* **REQUIRED TASK**
What dividend per share did Lexmark pay in the second quarter of 2012, according to the earnings release?

Imaging Solutions and Services (ISS) revenue of $875 million declined 14 percent compared to the same period last year. Perceptive Software revenue was $44 million. Perceptive Software revenue excluding acquisition-related adjustments of $2.4 million was $46 million and grew 88 percent compared to the same period in 2011.

Second Quarter 2012 GAAP results:

  • Revenue was $919 million compared to $1.044 billion last year.
  • Gross profit margin was 39.3 percent versus 39.6 percent in 2011.
  • Operating expense was $301 million compared to $276 million last year. 
  • Operating income margin of 6.6 percent compared to 13.2 percent in 2011.
  • Net earnings were $39 million compared to 2011 net earnings of $101 million.

Second Quarter 2012 non-GAAP results:

  • Revenue was $921 million compared to $1.045 billion last year.
  • Gross profit margin was 40.5 percent versus 40.0 percent in 2011.
  • Operating expense was $280 million compared to $270 million last year.
  • Operating income margin was 10.1 percent compared to 14.2 percent last year.
  • Net earnings were $64 million compared to $109 million in 2011.

Continued Solid Execution of Lexmark's Capital Allocation Framework

Lexmark's overall capital allocation framework is to return more than 50 percent of free cash flow3 to shareholders, on average, through quarterly dividends and share repurchases while pursuing acquisitions that support the strengthening and growth of the company.  

In the second quarter of 2012, Lexmark paid a dividend of $0.30 per share totaling $21 million and repurchased $25 million, or 0.8 million of the company's shares. The company's remaining share repurchase authorization was about $186 million at quarter end.

The company ended the quarter with $916 million in cash and current marketable securities. Net cash provided by operating activities was $49 million. Free cash flow was $11 million. Capital expenditures were $38 million. Depreciation and amortization was $57 million.

Lexmark Again Named an MPS Leader

During the second quarter, Lexmark announced it was named a Managed Print Services (MPS) leader by two additional independent research firms, Forrester Research, Inc. and Quocirca. This follows the company's announcements in the fourth quarter of 2011 regarding MPS leadership positioning in Gartner and IDC reports.

Lexmark was named a leader in the May 10, 2012, Forrester Wave report, The Forrester Wave™: Managed Print Services, Q2 2012. Lexmark was among the select companies invited by Forrester Research, Inc. to participate in this evaluation of top MPS providers and received the highest score possible for its strategy, MPS market experience, technology and solution ownership, integration with business processes, mobile printing and global delivery.

Lexmark also has been positioned by leading European-based industry analyst firm Quocirca as a market leader in the firm's 2012 report, Vendor Landscape: Managed Print Services. Quocirca defines a market leader as a provider that leads the MPS market in both strategic vision and depth of service offering. Leaders have made significant investments in their service portfolio and infrastructure and are supported by strong delivery capabilities.

* **Coordinate annotation records**
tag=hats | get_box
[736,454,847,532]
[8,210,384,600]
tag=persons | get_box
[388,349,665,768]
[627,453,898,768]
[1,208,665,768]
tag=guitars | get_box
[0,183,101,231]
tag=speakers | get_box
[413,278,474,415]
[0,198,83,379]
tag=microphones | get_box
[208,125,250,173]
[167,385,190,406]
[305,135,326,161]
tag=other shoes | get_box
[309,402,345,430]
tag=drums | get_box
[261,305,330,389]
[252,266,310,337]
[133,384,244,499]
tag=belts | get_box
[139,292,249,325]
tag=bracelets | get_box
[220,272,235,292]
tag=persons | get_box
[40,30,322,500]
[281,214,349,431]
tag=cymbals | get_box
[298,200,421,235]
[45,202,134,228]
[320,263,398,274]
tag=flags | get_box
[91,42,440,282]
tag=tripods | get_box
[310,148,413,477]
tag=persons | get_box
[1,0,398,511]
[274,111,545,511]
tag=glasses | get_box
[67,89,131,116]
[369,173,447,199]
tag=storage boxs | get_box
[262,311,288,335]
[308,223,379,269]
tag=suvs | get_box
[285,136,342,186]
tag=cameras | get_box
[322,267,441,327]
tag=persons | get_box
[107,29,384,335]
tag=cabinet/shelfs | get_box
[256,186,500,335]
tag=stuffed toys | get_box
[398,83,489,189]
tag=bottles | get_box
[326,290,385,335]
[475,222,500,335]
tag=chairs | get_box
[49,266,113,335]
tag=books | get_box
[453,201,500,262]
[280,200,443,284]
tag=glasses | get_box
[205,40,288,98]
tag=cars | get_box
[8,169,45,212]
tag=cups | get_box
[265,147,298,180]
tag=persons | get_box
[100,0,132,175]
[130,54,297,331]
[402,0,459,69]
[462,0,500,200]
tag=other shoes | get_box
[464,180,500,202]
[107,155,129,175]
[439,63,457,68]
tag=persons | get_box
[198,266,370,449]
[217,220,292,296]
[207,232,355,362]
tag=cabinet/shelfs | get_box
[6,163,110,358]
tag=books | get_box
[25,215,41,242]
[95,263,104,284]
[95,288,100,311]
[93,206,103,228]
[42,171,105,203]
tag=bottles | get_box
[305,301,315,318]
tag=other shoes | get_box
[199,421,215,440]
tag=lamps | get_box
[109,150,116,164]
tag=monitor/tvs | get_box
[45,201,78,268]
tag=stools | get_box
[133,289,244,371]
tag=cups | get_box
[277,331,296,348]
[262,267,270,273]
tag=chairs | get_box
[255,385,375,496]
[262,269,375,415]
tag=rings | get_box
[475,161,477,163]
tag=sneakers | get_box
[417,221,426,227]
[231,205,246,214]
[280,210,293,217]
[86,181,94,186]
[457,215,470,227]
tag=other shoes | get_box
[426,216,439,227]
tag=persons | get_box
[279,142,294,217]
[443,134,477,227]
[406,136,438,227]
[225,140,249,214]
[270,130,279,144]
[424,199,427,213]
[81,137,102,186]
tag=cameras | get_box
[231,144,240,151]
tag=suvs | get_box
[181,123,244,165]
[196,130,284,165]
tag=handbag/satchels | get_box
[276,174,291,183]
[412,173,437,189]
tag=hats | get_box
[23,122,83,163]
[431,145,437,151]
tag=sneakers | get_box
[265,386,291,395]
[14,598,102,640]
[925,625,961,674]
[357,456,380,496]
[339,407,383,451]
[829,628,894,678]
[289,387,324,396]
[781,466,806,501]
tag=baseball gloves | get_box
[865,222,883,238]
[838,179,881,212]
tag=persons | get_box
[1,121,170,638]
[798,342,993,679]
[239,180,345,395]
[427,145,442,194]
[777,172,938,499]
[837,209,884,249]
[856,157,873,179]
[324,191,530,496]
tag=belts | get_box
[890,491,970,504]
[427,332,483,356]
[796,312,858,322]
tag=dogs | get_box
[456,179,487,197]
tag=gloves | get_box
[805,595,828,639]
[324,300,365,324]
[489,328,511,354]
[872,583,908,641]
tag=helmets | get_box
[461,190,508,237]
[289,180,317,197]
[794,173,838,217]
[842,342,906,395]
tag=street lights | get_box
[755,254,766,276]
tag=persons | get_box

* **EXERCISE RESULT**
$0.30 per share, totaling $21 million.